Beginning with the line that contains "Tanzania, site O03, 2014-06-29" in the material below, print each line exactly until the line that contains "label granularity: sequence-level" has been printed, then stop.
━━━ Input data
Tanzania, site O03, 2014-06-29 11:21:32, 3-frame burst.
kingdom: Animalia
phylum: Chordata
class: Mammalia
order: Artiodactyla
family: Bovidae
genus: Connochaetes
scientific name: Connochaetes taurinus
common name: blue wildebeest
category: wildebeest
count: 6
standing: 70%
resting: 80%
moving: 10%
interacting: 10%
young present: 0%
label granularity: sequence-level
━━━━━━
━━━ Input data
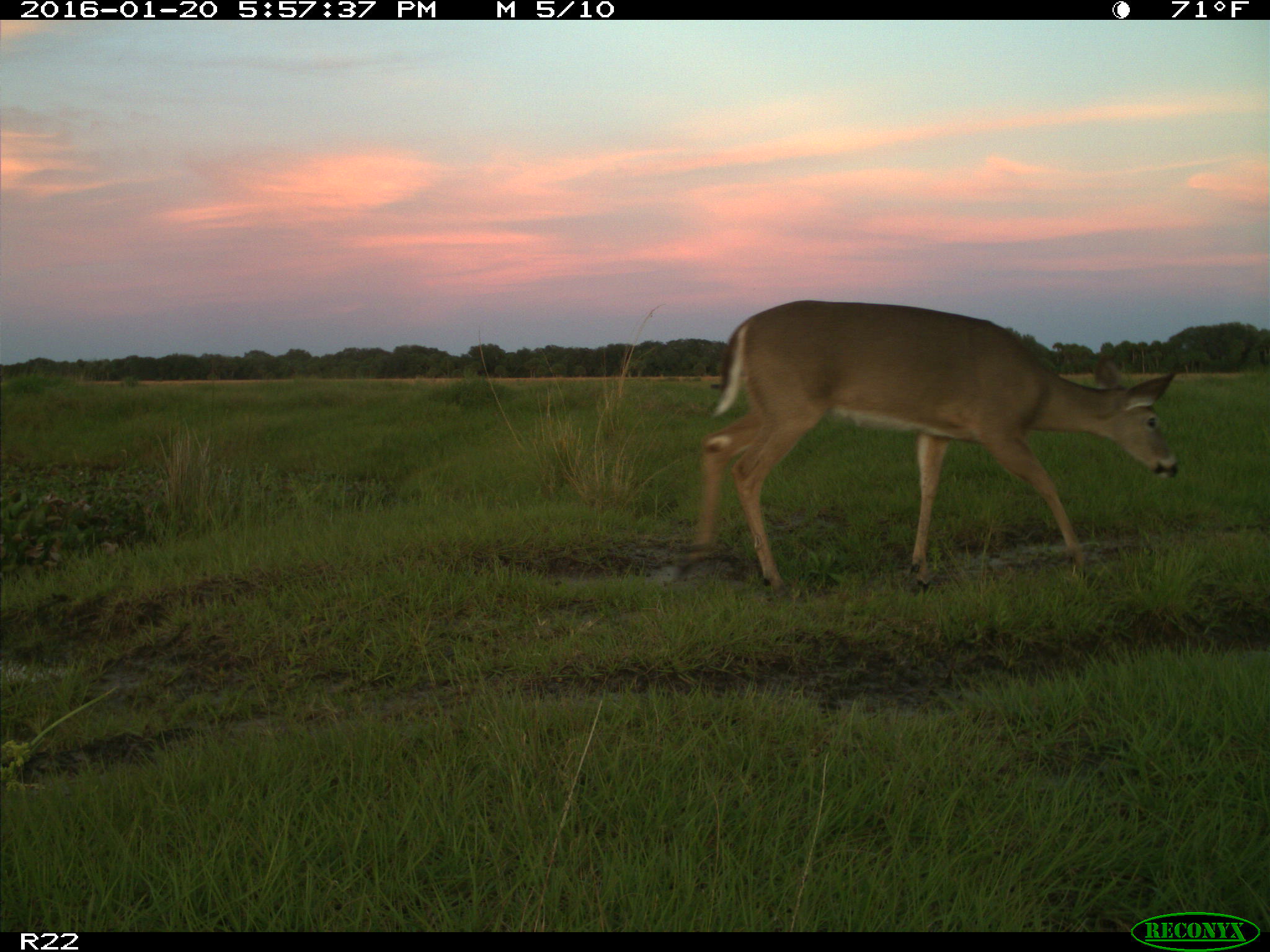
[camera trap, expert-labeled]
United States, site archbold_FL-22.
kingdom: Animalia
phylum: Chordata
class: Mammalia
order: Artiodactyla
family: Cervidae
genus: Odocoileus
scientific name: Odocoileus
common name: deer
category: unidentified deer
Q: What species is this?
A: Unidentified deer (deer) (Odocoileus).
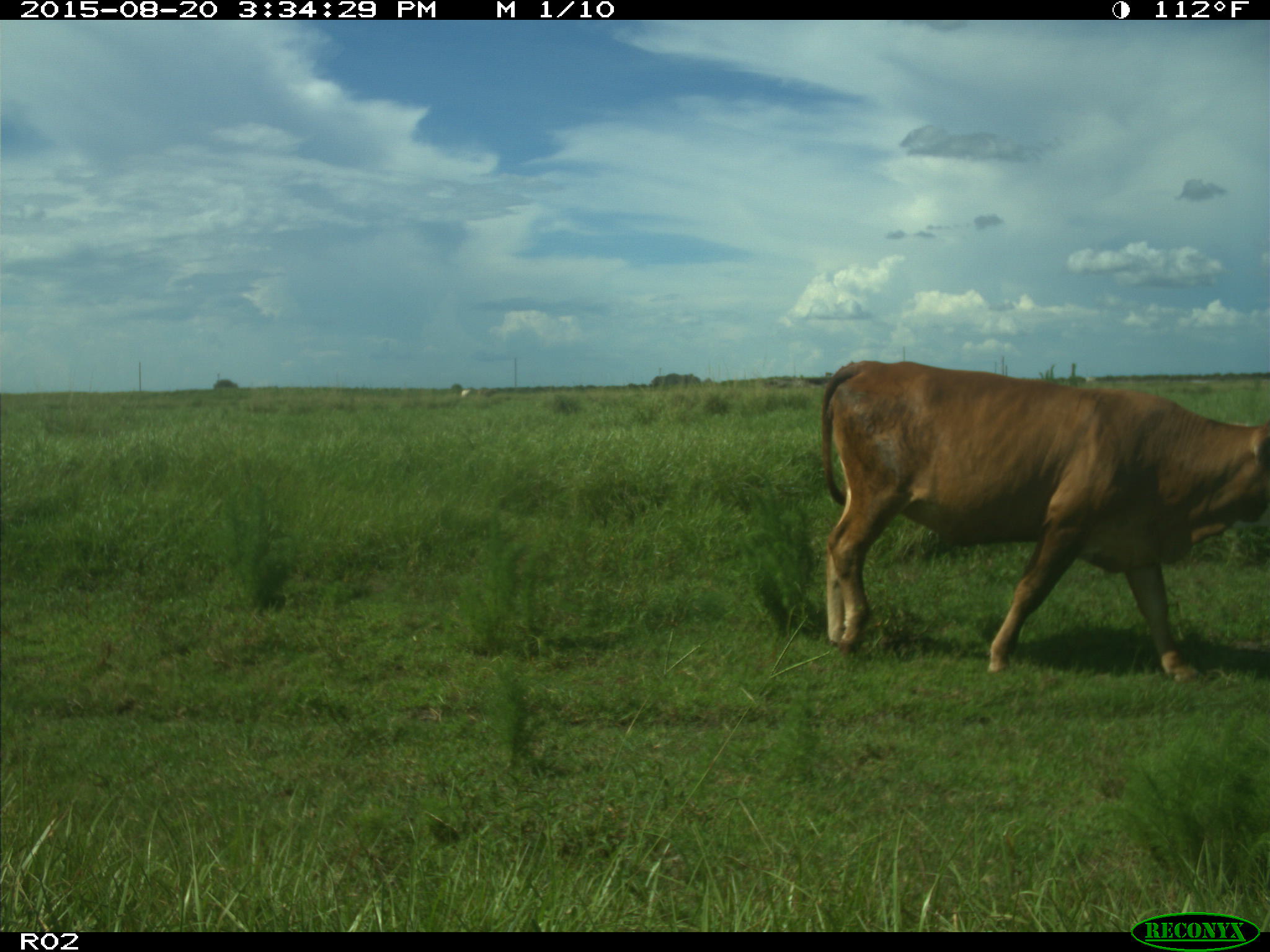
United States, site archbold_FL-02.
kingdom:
━━━━━━
━━━ Input data
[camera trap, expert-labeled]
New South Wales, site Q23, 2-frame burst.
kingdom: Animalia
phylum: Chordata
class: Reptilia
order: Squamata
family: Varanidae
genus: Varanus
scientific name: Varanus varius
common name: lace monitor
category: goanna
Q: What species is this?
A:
━━━━━━
Output:
Tanzania, site O03, 2014-06-29 11:21:32, 3-frame burst.
kingdom: Animalia
phylum: Chordata
class: Mammalia
order: Artiodactyla
family: Bovidae
genus: Connochaetes
scientific name: Connochaetes taurinus
common name: blue wildebeest
category: wildebeest
count: 6
standing: 70%
resting: 80%
moving: 10%
interacting: 10%
young present: 0%
label granularity: sequence-level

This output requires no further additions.